Here are my options:
A. Reenter the workforce, flex my mental capacities, live up to my potential as a leader and earn a paycheck. But there is no such thing as part-time in my career field. I would have to work full-time and then some. It would take up nearly all of my time and offer limited flexibility. This will require a full-time nanny which will not only limit my children’s experiences, but take me out of their lives for a significant portion of the week which doesn’t work for me until they no longer live under my roof. Or…
B. I can stay out of the workforce, continue to dwindle my lifetime earning potential, perhaps become unqualified for the positions of which I am still qualified, not pay a nanny, expand my children’s experiences, have ultimate flexibility and be in their lives to the fullest capacity, but also find a way to squelch my ever-growing discontent over not living up to my potential and lack of autonomy, and hope that I never have to rely on myself for sole support of my life.
Hm. Which one of these horrible scenarios should I choose? Who will win? Who will lose? In the end, will I wish I did it differently?
I’m not to the point of making an eminent decision but I’m trying to develop a third option. It is the hardest of them all.
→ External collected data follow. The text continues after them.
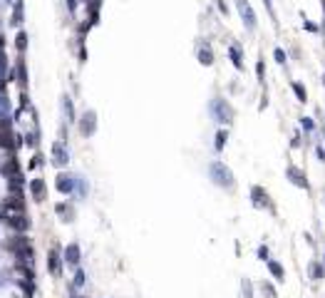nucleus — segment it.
<instances>
[{
  "instance_id": "obj_22",
  "label": "nucleus",
  "mask_w": 325,
  "mask_h": 298,
  "mask_svg": "<svg viewBox=\"0 0 325 298\" xmlns=\"http://www.w3.org/2000/svg\"><path fill=\"white\" fill-rule=\"evenodd\" d=\"M82 284H84V274L77 271V274H74V286H82Z\"/></svg>"
},
{
  "instance_id": "obj_8",
  "label": "nucleus",
  "mask_w": 325,
  "mask_h": 298,
  "mask_svg": "<svg viewBox=\"0 0 325 298\" xmlns=\"http://www.w3.org/2000/svg\"><path fill=\"white\" fill-rule=\"evenodd\" d=\"M70 162V154H67L65 144H52V164L55 166H65Z\"/></svg>"
},
{
  "instance_id": "obj_14",
  "label": "nucleus",
  "mask_w": 325,
  "mask_h": 298,
  "mask_svg": "<svg viewBox=\"0 0 325 298\" xmlns=\"http://www.w3.org/2000/svg\"><path fill=\"white\" fill-rule=\"evenodd\" d=\"M290 87H293V92H296L298 102H308V90L303 87V82H290Z\"/></svg>"
},
{
  "instance_id": "obj_6",
  "label": "nucleus",
  "mask_w": 325,
  "mask_h": 298,
  "mask_svg": "<svg viewBox=\"0 0 325 298\" xmlns=\"http://www.w3.org/2000/svg\"><path fill=\"white\" fill-rule=\"evenodd\" d=\"M94 127H97V120H94V112H84V117L80 120V130H82V134H84V137H92V132H94Z\"/></svg>"
},
{
  "instance_id": "obj_17",
  "label": "nucleus",
  "mask_w": 325,
  "mask_h": 298,
  "mask_svg": "<svg viewBox=\"0 0 325 298\" xmlns=\"http://www.w3.org/2000/svg\"><path fill=\"white\" fill-rule=\"evenodd\" d=\"M273 58H276L278 65H286V62H288V52H286L283 48H276V50H273Z\"/></svg>"
},
{
  "instance_id": "obj_12",
  "label": "nucleus",
  "mask_w": 325,
  "mask_h": 298,
  "mask_svg": "<svg viewBox=\"0 0 325 298\" xmlns=\"http://www.w3.org/2000/svg\"><path fill=\"white\" fill-rule=\"evenodd\" d=\"M228 55H231V62L236 70H244V60H241V48L238 45H231L228 48Z\"/></svg>"
},
{
  "instance_id": "obj_7",
  "label": "nucleus",
  "mask_w": 325,
  "mask_h": 298,
  "mask_svg": "<svg viewBox=\"0 0 325 298\" xmlns=\"http://www.w3.org/2000/svg\"><path fill=\"white\" fill-rule=\"evenodd\" d=\"M266 268L270 271V276L278 281V284H283L286 281V268H283V264L280 261H276V258H270L268 264H266Z\"/></svg>"
},
{
  "instance_id": "obj_16",
  "label": "nucleus",
  "mask_w": 325,
  "mask_h": 298,
  "mask_svg": "<svg viewBox=\"0 0 325 298\" xmlns=\"http://www.w3.org/2000/svg\"><path fill=\"white\" fill-rule=\"evenodd\" d=\"M226 140H228V132H226V130H218V132H216V142H214L216 152H221V149L226 147Z\"/></svg>"
},
{
  "instance_id": "obj_21",
  "label": "nucleus",
  "mask_w": 325,
  "mask_h": 298,
  "mask_svg": "<svg viewBox=\"0 0 325 298\" xmlns=\"http://www.w3.org/2000/svg\"><path fill=\"white\" fill-rule=\"evenodd\" d=\"M256 74H258V82H263V80H266V62H263V60H258V62H256Z\"/></svg>"
},
{
  "instance_id": "obj_19",
  "label": "nucleus",
  "mask_w": 325,
  "mask_h": 298,
  "mask_svg": "<svg viewBox=\"0 0 325 298\" xmlns=\"http://www.w3.org/2000/svg\"><path fill=\"white\" fill-rule=\"evenodd\" d=\"M241 288H244V298H254V284H251L248 278H244Z\"/></svg>"
},
{
  "instance_id": "obj_13",
  "label": "nucleus",
  "mask_w": 325,
  "mask_h": 298,
  "mask_svg": "<svg viewBox=\"0 0 325 298\" xmlns=\"http://www.w3.org/2000/svg\"><path fill=\"white\" fill-rule=\"evenodd\" d=\"M258 291L266 298H278V291H276V286H273L270 281H260V284H258Z\"/></svg>"
},
{
  "instance_id": "obj_10",
  "label": "nucleus",
  "mask_w": 325,
  "mask_h": 298,
  "mask_svg": "<svg viewBox=\"0 0 325 298\" xmlns=\"http://www.w3.org/2000/svg\"><path fill=\"white\" fill-rule=\"evenodd\" d=\"M30 192H32V199H35V202H45V184H42V179H35V182L30 184Z\"/></svg>"
},
{
  "instance_id": "obj_20",
  "label": "nucleus",
  "mask_w": 325,
  "mask_h": 298,
  "mask_svg": "<svg viewBox=\"0 0 325 298\" xmlns=\"http://www.w3.org/2000/svg\"><path fill=\"white\" fill-rule=\"evenodd\" d=\"M300 127H303V130H306V132L310 134V132L316 130V122H313L310 117H300Z\"/></svg>"
},
{
  "instance_id": "obj_23",
  "label": "nucleus",
  "mask_w": 325,
  "mask_h": 298,
  "mask_svg": "<svg viewBox=\"0 0 325 298\" xmlns=\"http://www.w3.org/2000/svg\"><path fill=\"white\" fill-rule=\"evenodd\" d=\"M316 156H318L320 162H325V149H323V144H318V147H316Z\"/></svg>"
},
{
  "instance_id": "obj_4",
  "label": "nucleus",
  "mask_w": 325,
  "mask_h": 298,
  "mask_svg": "<svg viewBox=\"0 0 325 298\" xmlns=\"http://www.w3.org/2000/svg\"><path fill=\"white\" fill-rule=\"evenodd\" d=\"M286 176L296 184V186H300V189H308V176H306V172L300 169V166H296V164H290V166H286Z\"/></svg>"
},
{
  "instance_id": "obj_27",
  "label": "nucleus",
  "mask_w": 325,
  "mask_h": 298,
  "mask_svg": "<svg viewBox=\"0 0 325 298\" xmlns=\"http://www.w3.org/2000/svg\"><path fill=\"white\" fill-rule=\"evenodd\" d=\"M323 264H325V256H323Z\"/></svg>"
},
{
  "instance_id": "obj_2",
  "label": "nucleus",
  "mask_w": 325,
  "mask_h": 298,
  "mask_svg": "<svg viewBox=\"0 0 325 298\" xmlns=\"http://www.w3.org/2000/svg\"><path fill=\"white\" fill-rule=\"evenodd\" d=\"M211 114H214V120H216L218 124H228V122L234 120V107H231L224 97H216V100L211 102Z\"/></svg>"
},
{
  "instance_id": "obj_1",
  "label": "nucleus",
  "mask_w": 325,
  "mask_h": 298,
  "mask_svg": "<svg viewBox=\"0 0 325 298\" xmlns=\"http://www.w3.org/2000/svg\"><path fill=\"white\" fill-rule=\"evenodd\" d=\"M208 176H211V182H214L216 186H221V189H234V186H236L234 172H231L224 162H218V159L208 164Z\"/></svg>"
},
{
  "instance_id": "obj_24",
  "label": "nucleus",
  "mask_w": 325,
  "mask_h": 298,
  "mask_svg": "<svg viewBox=\"0 0 325 298\" xmlns=\"http://www.w3.org/2000/svg\"><path fill=\"white\" fill-rule=\"evenodd\" d=\"M290 147H300V134H293V140H290Z\"/></svg>"
},
{
  "instance_id": "obj_18",
  "label": "nucleus",
  "mask_w": 325,
  "mask_h": 298,
  "mask_svg": "<svg viewBox=\"0 0 325 298\" xmlns=\"http://www.w3.org/2000/svg\"><path fill=\"white\" fill-rule=\"evenodd\" d=\"M256 256H258V261H263V264H268V261H270V251H268V246H266V244H260V246H258Z\"/></svg>"
},
{
  "instance_id": "obj_9",
  "label": "nucleus",
  "mask_w": 325,
  "mask_h": 298,
  "mask_svg": "<svg viewBox=\"0 0 325 298\" xmlns=\"http://www.w3.org/2000/svg\"><path fill=\"white\" fill-rule=\"evenodd\" d=\"M308 274H310V278H313L316 284H318V281H323V278H325V264H323V261H318V258H316V261H310V264H308Z\"/></svg>"
},
{
  "instance_id": "obj_5",
  "label": "nucleus",
  "mask_w": 325,
  "mask_h": 298,
  "mask_svg": "<svg viewBox=\"0 0 325 298\" xmlns=\"http://www.w3.org/2000/svg\"><path fill=\"white\" fill-rule=\"evenodd\" d=\"M251 202L256 209H270V196L263 186H251Z\"/></svg>"
},
{
  "instance_id": "obj_11",
  "label": "nucleus",
  "mask_w": 325,
  "mask_h": 298,
  "mask_svg": "<svg viewBox=\"0 0 325 298\" xmlns=\"http://www.w3.org/2000/svg\"><path fill=\"white\" fill-rule=\"evenodd\" d=\"M65 258H67V264H72V266L80 264V246H77V244H70V246H67Z\"/></svg>"
},
{
  "instance_id": "obj_15",
  "label": "nucleus",
  "mask_w": 325,
  "mask_h": 298,
  "mask_svg": "<svg viewBox=\"0 0 325 298\" xmlns=\"http://www.w3.org/2000/svg\"><path fill=\"white\" fill-rule=\"evenodd\" d=\"M198 62H201V65H214V52H211L208 48H201V50H198Z\"/></svg>"
},
{
  "instance_id": "obj_26",
  "label": "nucleus",
  "mask_w": 325,
  "mask_h": 298,
  "mask_svg": "<svg viewBox=\"0 0 325 298\" xmlns=\"http://www.w3.org/2000/svg\"><path fill=\"white\" fill-rule=\"evenodd\" d=\"M323 84H325V74H323Z\"/></svg>"
},
{
  "instance_id": "obj_25",
  "label": "nucleus",
  "mask_w": 325,
  "mask_h": 298,
  "mask_svg": "<svg viewBox=\"0 0 325 298\" xmlns=\"http://www.w3.org/2000/svg\"><path fill=\"white\" fill-rule=\"evenodd\" d=\"M303 28H306V30H310V32H316V30H318L313 22H303Z\"/></svg>"
},
{
  "instance_id": "obj_3",
  "label": "nucleus",
  "mask_w": 325,
  "mask_h": 298,
  "mask_svg": "<svg viewBox=\"0 0 325 298\" xmlns=\"http://www.w3.org/2000/svg\"><path fill=\"white\" fill-rule=\"evenodd\" d=\"M238 12H241V20H244L246 30H256V12L248 5V0H238Z\"/></svg>"
}]
</instances>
It requires more faith, will power, consciousness and fortitude.
C. Work hard. Trust in God’s plan. Learn to breathe deeper. Learn to let go of fear and regrets and expectations. Stay grounded. Live on less. Be okay with the unknown. Follow my passions.
If you know another path, perhaps a D option, please, I’m all computer speakers?
Whatever my choice may be I’m sure C will be a part of it, if not ALL of it. Nonetheless, this excruciating, mathematical equation of motherhood + work + life = sacrifice shouldn’t have to be an impossible conundrum. Perhaps necessary, even difficult, but never impossible and never one set squarely on mothers alone.
I feel an obligation to help make this situation better for my children… and yours. Not just by becoming a leader, but by doing what all great leaders do… lead by example.
I’m confident this entails learning to breathe deeper, let go and trust more and the good news is… that can happen in every moment, no matter what shoes I’m wearing, how many numbers are on my paycheck, or even who’s listening.